The following table tblAuditTables holds the list of tables that we are auditing. I did this so that we can have a quick check of the tables we are auditing.
SET ANSI_NULLS ON
GO
SET QUOTED_IDENTIFIER ON
GO
CREATE TABLE [dbo].[tblAuditTables](
[ObjectID] [int] NOT NULL,
[Alias] [nvarchar](1000) COLLATE SQL_Latin1_General_CP1_CI_AS NULL,
CONSTRAINT [PK_tblAuditTables] PRIMARY KEY CLUSTERED
(
[ObjectID] ASC
)WITH (PAD_INDEX = OFF, IGNORE_DUP_KEY = OFF) ON [PRIMARY]
) ON [PRIMARY]
This table only keeps the record of the tables that are being audited.
Now change any value in UserTable. It will be reflected in tblAud as XML in xmlQuery column. You can create reports on Audit data from Audit database according to your requirements.
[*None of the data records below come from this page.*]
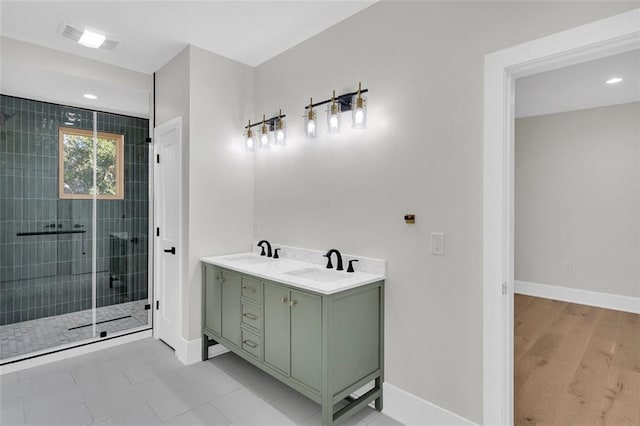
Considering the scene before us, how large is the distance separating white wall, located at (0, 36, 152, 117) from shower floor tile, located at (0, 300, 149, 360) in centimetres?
241

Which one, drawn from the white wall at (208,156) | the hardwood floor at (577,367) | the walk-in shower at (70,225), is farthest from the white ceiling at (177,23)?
the hardwood floor at (577,367)

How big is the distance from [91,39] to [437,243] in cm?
334

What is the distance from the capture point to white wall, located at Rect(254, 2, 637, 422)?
1.86 m

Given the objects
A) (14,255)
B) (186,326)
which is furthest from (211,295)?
(14,255)

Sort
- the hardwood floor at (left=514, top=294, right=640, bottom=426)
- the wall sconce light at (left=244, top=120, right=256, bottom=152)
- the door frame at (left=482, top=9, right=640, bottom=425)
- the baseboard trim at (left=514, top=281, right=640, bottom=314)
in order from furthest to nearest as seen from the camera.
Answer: the baseboard trim at (left=514, top=281, right=640, bottom=314), the wall sconce light at (left=244, top=120, right=256, bottom=152), the hardwood floor at (left=514, top=294, right=640, bottom=426), the door frame at (left=482, top=9, right=640, bottom=425)

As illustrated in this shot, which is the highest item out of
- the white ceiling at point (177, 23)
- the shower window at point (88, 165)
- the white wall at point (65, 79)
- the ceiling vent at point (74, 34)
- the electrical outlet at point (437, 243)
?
the white ceiling at point (177, 23)

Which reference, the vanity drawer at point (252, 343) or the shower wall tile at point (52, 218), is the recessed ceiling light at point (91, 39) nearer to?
the shower wall tile at point (52, 218)

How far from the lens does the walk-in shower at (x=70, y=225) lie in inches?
133

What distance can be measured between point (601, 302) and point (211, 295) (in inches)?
205

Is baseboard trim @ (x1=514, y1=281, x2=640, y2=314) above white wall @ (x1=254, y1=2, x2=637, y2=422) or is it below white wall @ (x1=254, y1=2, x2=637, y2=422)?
below

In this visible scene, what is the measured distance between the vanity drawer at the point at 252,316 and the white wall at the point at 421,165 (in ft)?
2.44

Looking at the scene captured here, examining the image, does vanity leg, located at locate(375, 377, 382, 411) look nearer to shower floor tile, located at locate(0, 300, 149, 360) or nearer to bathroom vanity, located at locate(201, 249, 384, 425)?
bathroom vanity, located at locate(201, 249, 384, 425)

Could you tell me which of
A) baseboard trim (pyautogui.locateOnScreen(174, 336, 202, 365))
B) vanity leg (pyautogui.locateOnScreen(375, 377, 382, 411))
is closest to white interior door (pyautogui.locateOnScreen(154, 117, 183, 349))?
baseboard trim (pyautogui.locateOnScreen(174, 336, 202, 365))

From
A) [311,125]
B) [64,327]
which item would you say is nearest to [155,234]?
[64,327]
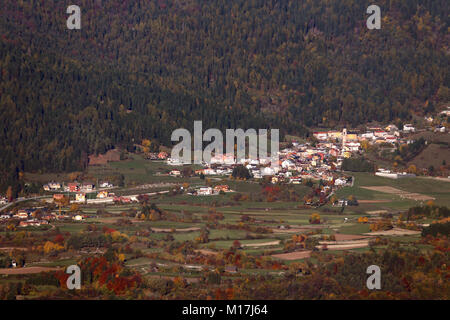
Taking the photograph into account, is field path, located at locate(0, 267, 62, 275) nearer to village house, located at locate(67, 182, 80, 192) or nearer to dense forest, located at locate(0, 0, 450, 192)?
village house, located at locate(67, 182, 80, 192)

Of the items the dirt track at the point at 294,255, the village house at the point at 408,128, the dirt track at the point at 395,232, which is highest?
the village house at the point at 408,128

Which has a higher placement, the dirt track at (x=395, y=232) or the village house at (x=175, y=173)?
the village house at (x=175, y=173)

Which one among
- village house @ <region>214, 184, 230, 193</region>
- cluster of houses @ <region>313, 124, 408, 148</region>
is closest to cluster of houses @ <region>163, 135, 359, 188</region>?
cluster of houses @ <region>313, 124, 408, 148</region>

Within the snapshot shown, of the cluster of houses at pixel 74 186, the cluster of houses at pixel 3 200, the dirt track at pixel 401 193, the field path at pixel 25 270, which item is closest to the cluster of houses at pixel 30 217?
the cluster of houses at pixel 3 200

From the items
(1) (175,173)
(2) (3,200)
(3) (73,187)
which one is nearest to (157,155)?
(1) (175,173)

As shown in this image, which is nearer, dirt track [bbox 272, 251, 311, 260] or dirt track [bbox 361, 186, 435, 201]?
dirt track [bbox 272, 251, 311, 260]

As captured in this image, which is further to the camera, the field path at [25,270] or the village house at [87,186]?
the village house at [87,186]

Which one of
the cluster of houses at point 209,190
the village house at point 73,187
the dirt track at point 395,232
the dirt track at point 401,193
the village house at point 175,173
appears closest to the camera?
the dirt track at point 395,232

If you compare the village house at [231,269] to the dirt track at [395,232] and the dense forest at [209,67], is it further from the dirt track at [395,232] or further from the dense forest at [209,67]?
the dense forest at [209,67]

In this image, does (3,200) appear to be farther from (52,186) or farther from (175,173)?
(175,173)
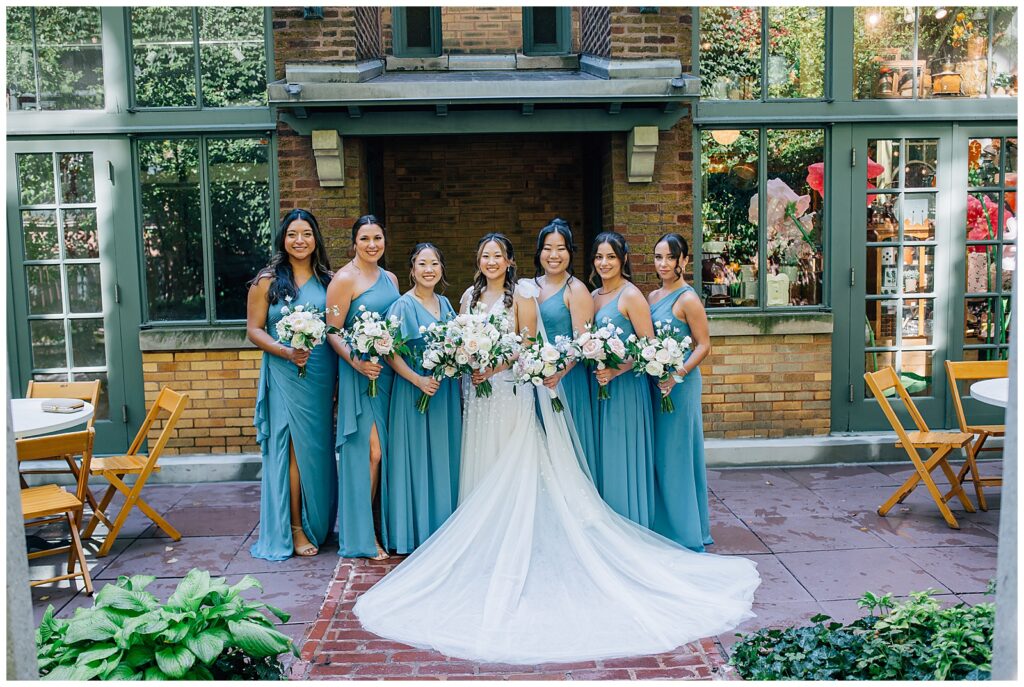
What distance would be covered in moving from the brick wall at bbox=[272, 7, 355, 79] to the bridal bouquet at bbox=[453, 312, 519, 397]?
10.3ft

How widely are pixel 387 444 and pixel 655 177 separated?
11.2 feet

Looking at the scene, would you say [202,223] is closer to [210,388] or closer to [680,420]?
[210,388]

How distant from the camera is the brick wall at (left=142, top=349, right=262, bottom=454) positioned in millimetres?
7551

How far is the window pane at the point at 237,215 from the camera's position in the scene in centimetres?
749

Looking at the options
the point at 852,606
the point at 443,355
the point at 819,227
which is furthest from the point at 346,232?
the point at 852,606

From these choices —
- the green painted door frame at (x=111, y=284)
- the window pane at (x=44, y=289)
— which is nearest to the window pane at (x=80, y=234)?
the green painted door frame at (x=111, y=284)

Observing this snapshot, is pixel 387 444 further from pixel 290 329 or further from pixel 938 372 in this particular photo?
pixel 938 372

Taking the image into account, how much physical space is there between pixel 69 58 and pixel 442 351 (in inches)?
183

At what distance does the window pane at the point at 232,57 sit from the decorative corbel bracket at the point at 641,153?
311cm

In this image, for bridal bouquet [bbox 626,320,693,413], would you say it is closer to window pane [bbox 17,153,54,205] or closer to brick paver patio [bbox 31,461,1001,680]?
brick paver patio [bbox 31,461,1001,680]

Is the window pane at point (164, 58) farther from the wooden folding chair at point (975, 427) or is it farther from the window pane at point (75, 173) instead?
the wooden folding chair at point (975, 427)

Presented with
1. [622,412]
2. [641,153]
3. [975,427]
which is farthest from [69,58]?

I have created the Insert / Update /Delete statements of the production database from the AuditDatabase.
** **
Conclusion
After implementing the above solution, you will be able to track all the changes on the tables on which audit is applied. Also, you can filter out the tables of production database on which you don’t want to apply audit. Due to asynchronous messaging, performance will not be hurt due to the use of triggers. There is also no point of data loss as all the messages are maintained by SQL Server itself.
This long solution might have some drawbacks. I am currently using it on one of my systems in QA without any error (till now). And we are planning to ship it to production server. Any comments / suggestions are most welcome.